Exploring Rare Categories on Graphs:

Representation, Inference, and Generalization

ABSTRACT

Rare category analysis refers to the problem of studying rare examples from the under-represented minority groups in an imbalanced data, which are observed in a variety of high-impact applications, such as fraud detection, emerging trend detection, rare disease diagnosis, and de-nov drug discovery. This tutorial aims to provide a concise review of the recent developments on rare category characterization, inference, and generalization in the data presented as graphs. In this tutorial, we will provide a concise review of rare category analysis on graph-structured data. In particular, we will start with the background and the unique challenges of rare category analysis on graphs, including (1) the highly-skewed class-membership distribution; (2) the non-separability nature of the rare categories from the majority classes; (3) the data and task heterogeneity, e.g., the multi-modal representation of examples, and the analysis of similar rare categories across multiple related tasks. Then we will introduce the recent developments in this problem setting, from representing rare patterns in a salient embedding space to the inference step that characterizes rare examples in a compact representation; from interpreting the prediction results to generating high-quality synthetic rare category examples for downstream applications, such as data augmentation and novelty discover. In the end, we will discuss the key challenges in rare category analysis and future directions.

Tutorial Slides

[PDF]

Outline

  • Introduction (10 mins)

    • What is rare categories

    • What are the key challenges in rare category analysis

    • What are some real-world applications with respect to rare category analysis

  • Part I: Rare Category Representation (20 mins)

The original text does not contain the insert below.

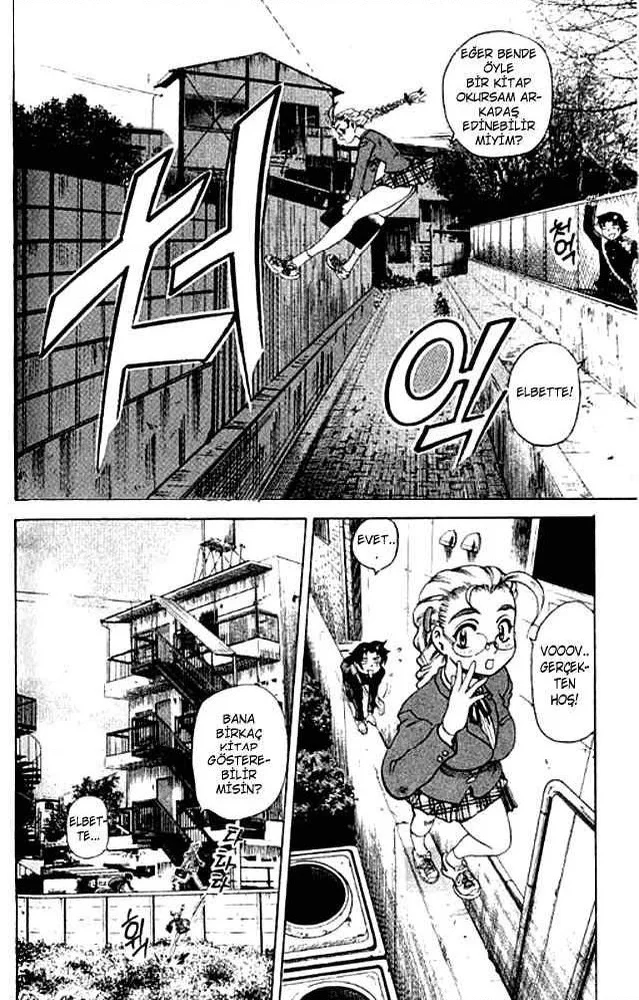 History’s Strongest Disciple Kenichi - Bölüm 2 - Sayfa 7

    • Unsupervised representation learning

    • Supervised representation learning

  • Part II: Rare Category Inference (20 mins)

    • Inferences for prediction

    • Inferences for interpretation

  • Part III: Rare Category Generalization (30 mins)

    • Data augmentation

    • Novelty Discovery

  • Part IV: An End-to-End Rare Category Analysis Prototype (5 mins)

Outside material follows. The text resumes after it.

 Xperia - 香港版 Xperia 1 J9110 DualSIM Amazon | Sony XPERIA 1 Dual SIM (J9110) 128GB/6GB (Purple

  • Part V: Conclusion and Future Directions (5 mins)

  • Part VI: Q&A (5 mins)

Speakers

Dawei Zhou is currently a Ph.D. student at the Department of Computer Science, University of Illinois at Urbana-Champaign. His current research interests include rare category analysis, active learning, and semi-supervised learning, with applications in financial fraud detection, social network analysis. Dawei Zhou has worked on rare category analysis for 4 years, which results in 14 publications at major conferences (e.g., IJCAI, AAAI, KDD, WWW, CIKM, SDM, ICDM) and 7 journals (e.g., TKDD, DMKD).

Lecheng Zheng is currently a Ph.D. student at the Department of Computer Science, University of Illinois at Urbana-Champaign. His current research interests include graph generation, heterogeneous learning, and semi-supervised learning. Lecheng Zheng has worked on graph generation for two years, which results in 4 publication at major conferences (e.g. AAAI, KDD, WWW, SDM) and 1 journal.

Jingrui He is an associate professor at School of Information Sciences, University of Illinois at Urbana-Champaign. She received her Ph.D. degree from Machine Learning Department, Carnegie Mellon University in 2010. Her research interests include rare category analysis, heterogeneous learning, semi-supervised learning, and active learning, with applications in semiconductor manufacturing, social media analysis, traffic prediction, healthcare, etc. Dr. He has worked on the topic of rare category analysis for over 10 years, which results in more than 30 publications at major conferences (e.g., NIPS, IJCAI, AAAI, KDD, ICML, ICDM) and journals (e.g., TKDE, TKDD, DMKD) and 1 books.